Katherine R. Lynes, assistant professor of English and Africana studies, presented a paper, “They Held the River’s ‘Tongue Like Words’: Reenvisioning African American Ecopoetics,” at the Modern Languages Association conference in Philadelphia in December.
Robert Hislope, associate professor of political science, recently accepted an invitation from President of Macedonia Gjorge Ivanov to join the Council of Foreign Relations, his highest advisory body. The council membership is composed of prominent politicians and scholars from Macedonia and around the world. There will be two conferences a year, at which members will draft policy recommendations for President Ivanov. Hislope will attend the first conference Feb. 24-March 1.
A second edition of “A Brief History of Brazil” (Facts on File, Inc., New York) by Teresa Meade, the Florence B. Sherwood Professor of History & Culture, and director, Latin American & Caribbean Studies, has just been published.
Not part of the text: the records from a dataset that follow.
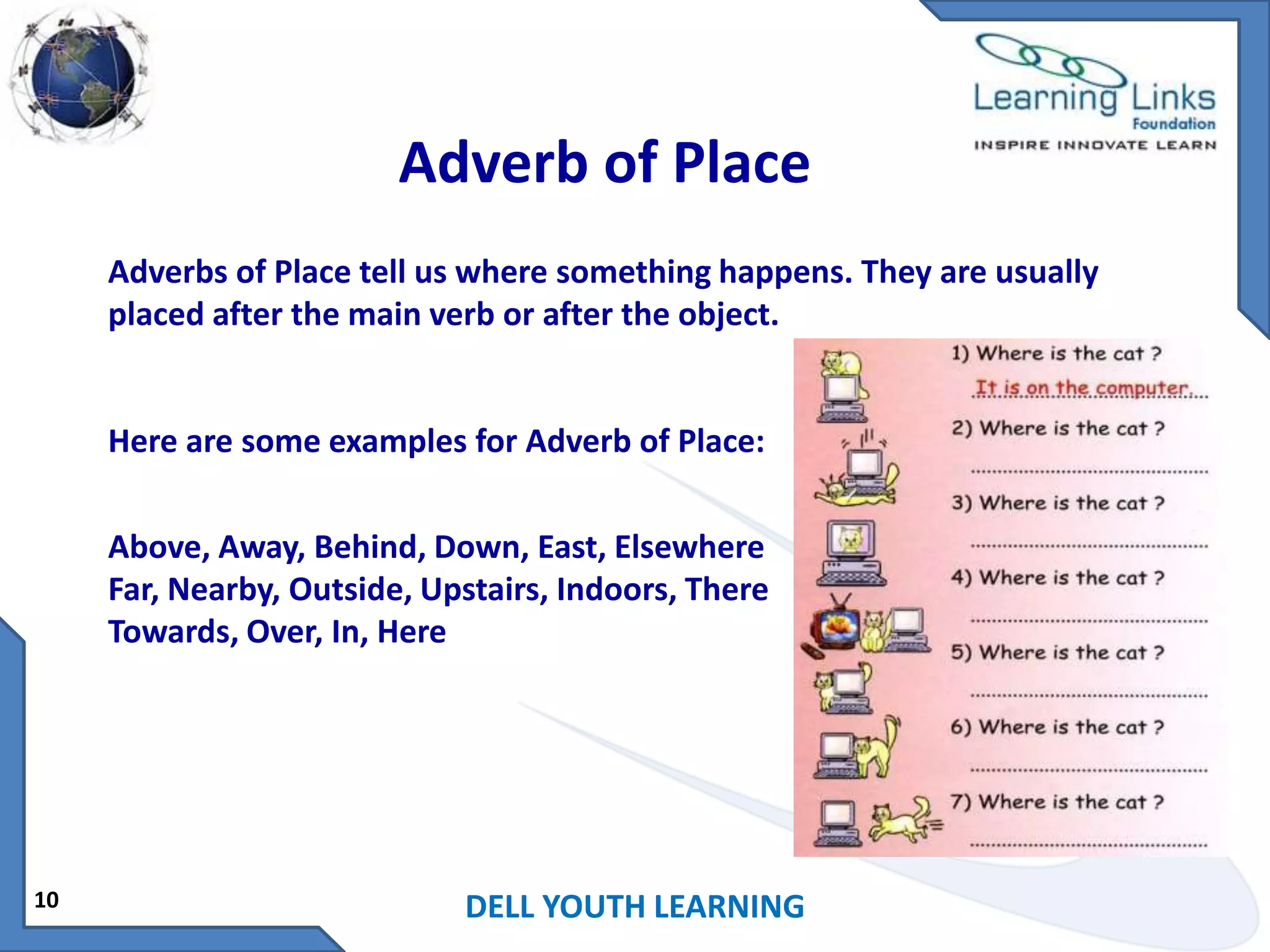 Learning Links
Foundation
INSPIRE INNOVATE LEARN

Adverb of Place

Adverbs of Place tell us where something happens. They are usually placed after the main verb or after the object.

Here are some examples for Adverb of Place:

Above, Away, Behind, Down, East, Elsewhere
Far, Nearby, Outside, Upstairs, Indoors, There
Towards, Over, In, Here

1) Where is the cat ?
It is on the computer.
2) Where is the cat ?
3) Where is the cat ?
4) Where is the cat ?
5) Where is the cat ?
6) Where is the cat ?
7) Where is the cat ?

10

DELL YOUTH LEARNING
This edition contains changes in more than a third of the original (2004) text as well as new photographs. The demand for the book outside traditional academic circles stems in large part from Brazil's increased prominence on the world economic and political stage. In 2001, Goldman Sachs economic analyst Jim O'Neill posited the “BRIC” thesis – Brazil, Russia, India and China – arguing that by the year 2050 these countries will dominate the world economy. In preparing the book’s second edition, Meade drew on the resources of two former students working in Washington, D.C. Zachary Levey ’04 of the Inter-American Development Bank and Lilly Briger ’08, a research associate for the Council on Hemispheric Affairs (now living in Rio de Janeiro), contributed up-to-date economic analyses.
Meade also co-edited (with Lisa Brock and Conor McGrady) “Taking Sides: The Role of Visual Culture in Situations of War, Occupation and Resistance,” a special issue of Radical History Review (Duke University Press, 2010). It includes a review essay, "Unexpected Concatenations," by David Ogawa, chair of the Department of Visual Arts.